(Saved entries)
-------

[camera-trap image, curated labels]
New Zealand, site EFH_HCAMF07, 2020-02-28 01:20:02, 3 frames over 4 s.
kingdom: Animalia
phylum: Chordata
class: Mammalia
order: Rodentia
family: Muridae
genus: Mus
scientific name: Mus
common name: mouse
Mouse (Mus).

-------

- [Work instructions] All the entries must be retyped exactly.

- [Exercise answer]
[camera-trap image, curated labels]
New Zealand, site EFH_HCAMF07, 2020-02-28 01:20:02, 3 frames over 4 s.
kingdom: Animalia
phylum: Chordata
class: Mammalia
order: Rodentia
family: Muridae
genus: Mus
scientific name: Mus
common name: mouse
Mouse (Mus).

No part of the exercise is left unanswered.